**Exercise prompt:** Reproduce the rows below verbatim, keeping every line and character unchanged.
>> Begin Supplied records
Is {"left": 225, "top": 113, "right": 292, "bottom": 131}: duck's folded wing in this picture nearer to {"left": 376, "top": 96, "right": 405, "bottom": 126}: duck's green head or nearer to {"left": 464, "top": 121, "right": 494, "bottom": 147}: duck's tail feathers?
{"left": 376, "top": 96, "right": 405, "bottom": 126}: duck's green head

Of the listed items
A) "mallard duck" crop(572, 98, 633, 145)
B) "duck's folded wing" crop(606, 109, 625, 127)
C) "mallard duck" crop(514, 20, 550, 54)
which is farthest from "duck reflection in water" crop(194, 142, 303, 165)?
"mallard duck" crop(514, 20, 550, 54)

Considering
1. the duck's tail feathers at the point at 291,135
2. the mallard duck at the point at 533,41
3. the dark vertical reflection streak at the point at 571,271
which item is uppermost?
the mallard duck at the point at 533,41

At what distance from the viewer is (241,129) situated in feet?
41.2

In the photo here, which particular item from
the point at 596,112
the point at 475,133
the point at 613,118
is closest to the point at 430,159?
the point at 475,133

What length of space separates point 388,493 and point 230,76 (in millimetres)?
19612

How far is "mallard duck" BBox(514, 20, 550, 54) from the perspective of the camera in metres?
>> End Supplied records
**Output of the task:**
Is {"left": 225, "top": 113, "right": 292, "bottom": 131}: duck's folded wing in this picture nearer to {"left": 376, "top": 96, "right": 405, "bottom": 126}: duck's green head or nearer to {"left": 464, "top": 121, "right": 494, "bottom": 147}: duck's tail feathers?
{"left": 376, "top": 96, "right": 405, "bottom": 126}: duck's green head

Of the listed items
A) "mallard duck" crop(572, 98, 633, 145)
B) "duck's folded wing" crop(606, 109, 625, 127)
C) "mallard duck" crop(514, 20, 550, 54)
which is farthest from "duck reflection in water" crop(194, 142, 303, 165)?
"mallard duck" crop(514, 20, 550, 54)

Considering
1. the duck's tail feathers at the point at 291,135
2. the mallard duck at the point at 533,41
3. the dark vertical reflection streak at the point at 571,271
which item is uppermost?
the mallard duck at the point at 533,41

At what distance from the viewer is (241,129) situated in feet?
41.2

In the photo here, which particular item from
the point at 596,112
the point at 475,133
the point at 613,118
is closest to the point at 430,159?
the point at 475,133

What length of space separates point 388,493 and point 230,76 (in millimetres)?
19612

How far is "mallard duck" BBox(514, 20, 550, 54) from the perspective of the camera in metres?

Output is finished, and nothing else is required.